Words of a dark and damned tongue fell from Nigel’s lips. He sent a pulse down the power line, rippling through layers of reality far removed from the one in which he knelt. The silent shrieks of many dying simulacrums echoed across Ballycastle as, one by one, its brethren crumped up, fell, and disintegrated, leaving behind nothing but piles of moldy rags.

Last of all, the simulacrum in his grasp collapsed under his palm. Nigel opened his eyes, stared down at the pile of empty rags in front of him. He breathed out slowly. Little motes of anti-glitter floated from his mouth.

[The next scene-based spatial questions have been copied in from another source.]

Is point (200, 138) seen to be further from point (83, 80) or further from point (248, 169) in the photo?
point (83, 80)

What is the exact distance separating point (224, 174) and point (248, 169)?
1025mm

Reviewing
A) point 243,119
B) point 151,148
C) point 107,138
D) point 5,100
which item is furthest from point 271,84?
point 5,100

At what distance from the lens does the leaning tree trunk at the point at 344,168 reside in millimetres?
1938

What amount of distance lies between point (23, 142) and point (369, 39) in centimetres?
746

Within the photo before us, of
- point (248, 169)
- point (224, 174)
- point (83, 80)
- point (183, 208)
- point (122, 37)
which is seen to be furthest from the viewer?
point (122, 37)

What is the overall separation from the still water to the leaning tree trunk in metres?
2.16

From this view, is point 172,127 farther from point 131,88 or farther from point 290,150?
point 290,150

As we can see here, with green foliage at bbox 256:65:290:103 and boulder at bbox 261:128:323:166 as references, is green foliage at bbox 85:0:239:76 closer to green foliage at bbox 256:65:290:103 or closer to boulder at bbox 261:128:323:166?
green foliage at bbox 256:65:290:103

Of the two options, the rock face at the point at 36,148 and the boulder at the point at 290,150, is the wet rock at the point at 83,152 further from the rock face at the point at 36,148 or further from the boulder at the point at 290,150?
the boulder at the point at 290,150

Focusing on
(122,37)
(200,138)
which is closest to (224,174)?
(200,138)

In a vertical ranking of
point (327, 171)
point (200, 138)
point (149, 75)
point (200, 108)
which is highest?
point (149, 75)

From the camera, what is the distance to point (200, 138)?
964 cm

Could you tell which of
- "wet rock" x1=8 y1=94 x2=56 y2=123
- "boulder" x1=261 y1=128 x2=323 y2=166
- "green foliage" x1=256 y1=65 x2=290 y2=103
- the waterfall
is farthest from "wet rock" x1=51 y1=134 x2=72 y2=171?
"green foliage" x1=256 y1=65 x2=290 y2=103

Then he looked at his palm. An angry black welt stretched across it. A Dire burn. He grimaced. There was a time in his life when such burns were common enough. Suffering was all part of the game when one began to reach for real power. Jastira’s sensuous body was often riddled with such marks. She gloried in them, displaying them proudly for Nigel’s eyes, though in public she took care to hide them with glamor spells.

This one wasn’t bad. He hadn’t needed to reach far into the Dire to work that particular trick. It would heal soon enough.

Rising, Nigel kicked the bundle of rags off the sidewalk and into the gutter. Then he tilted back his head, looking up at Mrs. Boggs’s building, up to the little window where the single thaumatic bulb glowed. Was Luna even now preparing for bed? He hoped so. Because tonight, she would sleep safe, stalked by no hellish abominations. And now, whoever it was who searched for her knew she wasn’t without friends. Or protection.

He turned, shoved both hands deep into his pockets, and stomped back up Bootblack. As he passed the little trashcan alley between two buildings, he paused a moment. The stench of scorched rat tickled his nostrils. The summoning of Dire energy always demanded a cost, after all. It could have been worse. He could have used Mrs. Boggs’s yippy terriers. Sucked their annoying little souls out of their wretched little bodies and used them to fuel his spell. It would have been more potent than rat-lives, that’s for sure.

But he wasn’t such a Dark Sorcerer as all that. Not anymore.

Shoulders hunched against the cold, he hurried up the street, leaving the dead rats and the shadows of Bootblack Alley behind him.